In the King’s Speech earlier this month, the Government announced its intention to bring to Parliament the Enhancing Financial Services Bill in the coming weeks. In that speech, the Government stated that one of the aims of the Bill is to reduce the overall burden of the Senior Managers and Certification Regime (“SMCR”) by 50%, with a focus on accountability of the most senior figures in financial services.
The aim of this is to ensure that the administrative burden on firms is proportionate without compromising on consumer and market protections, in the hope that this will free up financial services firms to focus on serving customers and investing in growth and to make the UK more attractive for financial services firms to operate in.

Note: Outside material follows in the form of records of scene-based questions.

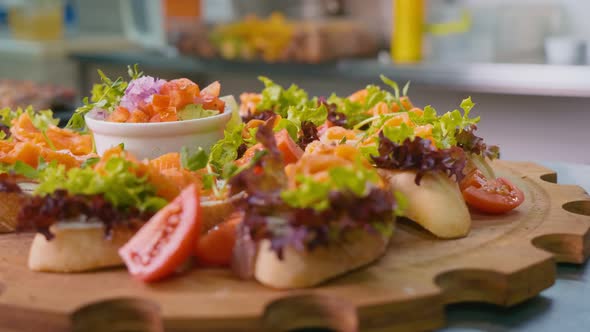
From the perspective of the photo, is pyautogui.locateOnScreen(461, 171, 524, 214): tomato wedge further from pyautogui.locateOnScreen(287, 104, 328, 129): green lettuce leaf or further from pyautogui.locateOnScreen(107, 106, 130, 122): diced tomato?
pyautogui.locateOnScreen(107, 106, 130, 122): diced tomato

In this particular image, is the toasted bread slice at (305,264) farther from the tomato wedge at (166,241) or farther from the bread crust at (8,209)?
the bread crust at (8,209)

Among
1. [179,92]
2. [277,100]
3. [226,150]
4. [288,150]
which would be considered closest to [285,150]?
[288,150]

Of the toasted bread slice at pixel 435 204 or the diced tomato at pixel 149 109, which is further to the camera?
the diced tomato at pixel 149 109

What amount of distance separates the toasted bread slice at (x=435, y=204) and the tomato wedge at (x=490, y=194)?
5.5 inches

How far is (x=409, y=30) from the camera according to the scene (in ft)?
16.1

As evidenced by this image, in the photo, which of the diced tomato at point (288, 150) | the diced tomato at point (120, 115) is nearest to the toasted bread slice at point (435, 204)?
the diced tomato at point (288, 150)

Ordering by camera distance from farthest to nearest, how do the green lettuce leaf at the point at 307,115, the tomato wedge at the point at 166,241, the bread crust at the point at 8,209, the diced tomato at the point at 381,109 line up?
the diced tomato at the point at 381,109, the green lettuce leaf at the point at 307,115, the bread crust at the point at 8,209, the tomato wedge at the point at 166,241

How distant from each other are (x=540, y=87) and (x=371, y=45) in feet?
5.54

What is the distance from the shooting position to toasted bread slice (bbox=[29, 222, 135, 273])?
1509 mm

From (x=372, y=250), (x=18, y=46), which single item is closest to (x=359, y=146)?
(x=372, y=250)

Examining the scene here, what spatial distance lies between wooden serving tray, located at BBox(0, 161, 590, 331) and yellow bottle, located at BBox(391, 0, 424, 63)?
11.1ft

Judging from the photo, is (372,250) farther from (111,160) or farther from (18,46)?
(18,46)

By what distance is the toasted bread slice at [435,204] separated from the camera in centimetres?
169

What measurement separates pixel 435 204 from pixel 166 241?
2.00ft
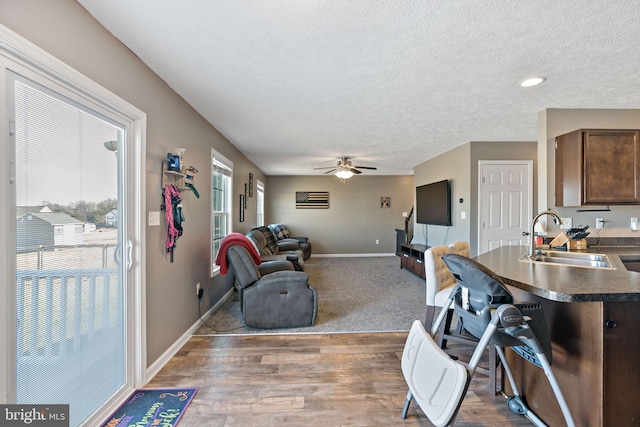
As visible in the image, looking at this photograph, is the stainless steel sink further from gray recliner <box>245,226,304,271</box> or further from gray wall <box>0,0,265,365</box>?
gray recliner <box>245,226,304,271</box>

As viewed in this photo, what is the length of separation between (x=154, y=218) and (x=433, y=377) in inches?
85.5

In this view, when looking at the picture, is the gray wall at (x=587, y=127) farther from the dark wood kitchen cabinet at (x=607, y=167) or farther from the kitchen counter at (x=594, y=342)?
the kitchen counter at (x=594, y=342)

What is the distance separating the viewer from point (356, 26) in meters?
1.53

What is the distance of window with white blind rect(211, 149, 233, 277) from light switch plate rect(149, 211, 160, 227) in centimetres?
128

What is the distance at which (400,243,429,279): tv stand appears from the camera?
4812 mm

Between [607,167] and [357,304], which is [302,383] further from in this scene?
[607,167]

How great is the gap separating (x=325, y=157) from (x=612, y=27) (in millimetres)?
4026

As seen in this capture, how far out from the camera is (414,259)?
5137 mm

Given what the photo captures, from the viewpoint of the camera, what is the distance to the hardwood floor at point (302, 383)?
1.60 metres

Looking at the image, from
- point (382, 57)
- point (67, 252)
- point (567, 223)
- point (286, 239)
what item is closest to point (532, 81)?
point (382, 57)

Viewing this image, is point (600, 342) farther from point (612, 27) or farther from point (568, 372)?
point (612, 27)

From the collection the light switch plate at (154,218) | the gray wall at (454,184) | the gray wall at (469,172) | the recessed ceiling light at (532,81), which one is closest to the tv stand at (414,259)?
the gray wall at (454,184)

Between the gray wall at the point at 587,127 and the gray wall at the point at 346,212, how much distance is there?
483 centimetres

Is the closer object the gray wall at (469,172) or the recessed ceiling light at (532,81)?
the recessed ceiling light at (532,81)
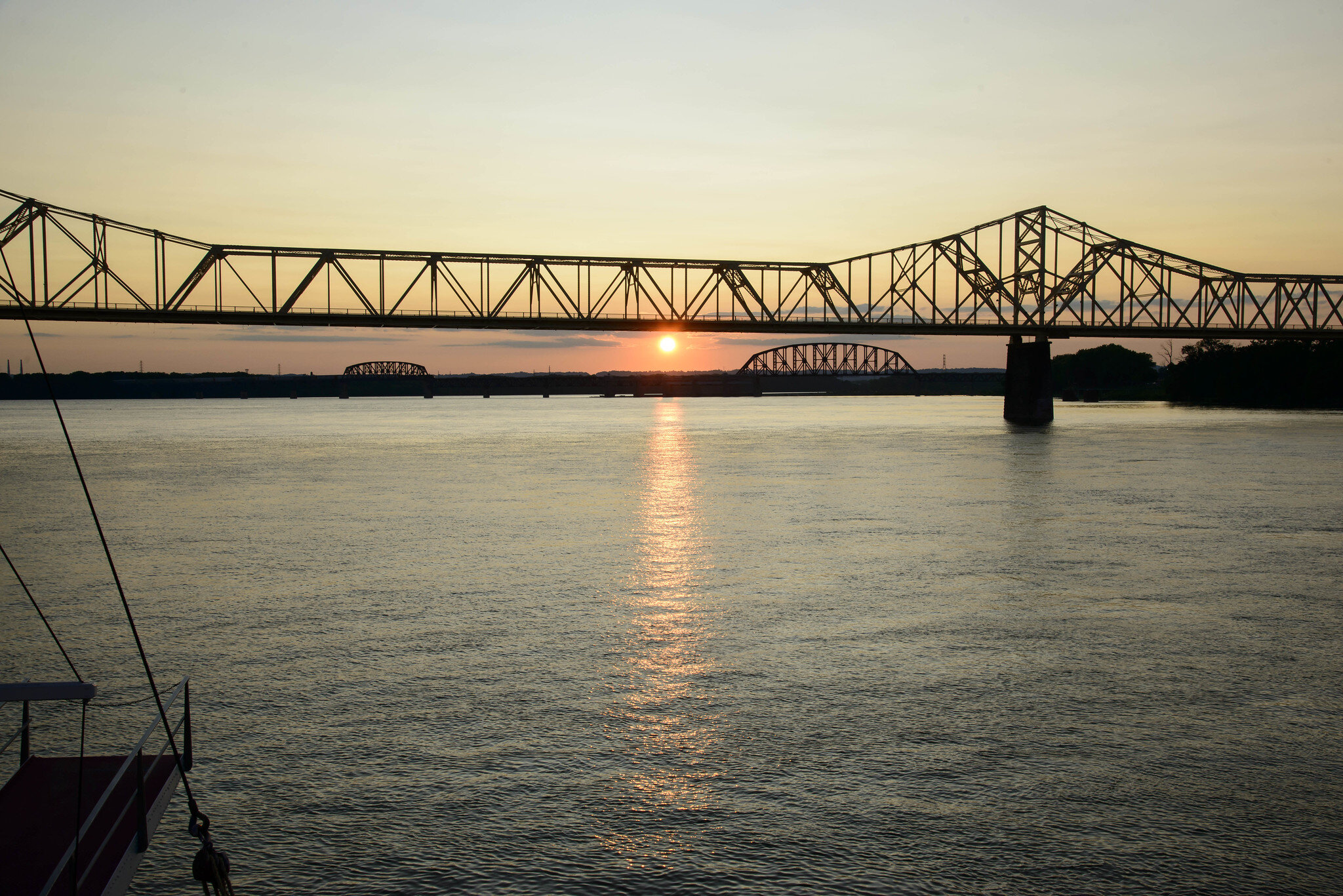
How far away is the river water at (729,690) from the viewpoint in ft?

This therefore lays down the plan for the legal changes needed to deliver key parts of the Leeds Reforms set out by the Chancellor last year. The reforms include streamlining the Conduct Rules and reducing the number of senior management functions that will require regulatory pre-approval, following the Government’s response to its consultation in April that it would legislate to reform SMCR.
Alongside the April (and upcoming July) changes to SMCR (on which you can read further here), these developments may be helpful in reducing the regulatory burden on Compliance and HR teams in financial services firms. However, such firms should remember that, whilst the burden is easing up in some areas, they should still bear in mind the incoming guidance on non-financial misconduct which comes into force later this year (see further here).
These reforms, combined with the Employment Rights Act 2025 related changes impacting employers across all sectors, mean that there are lots of changes for HR professionals in financial services to keep on top of for 2026.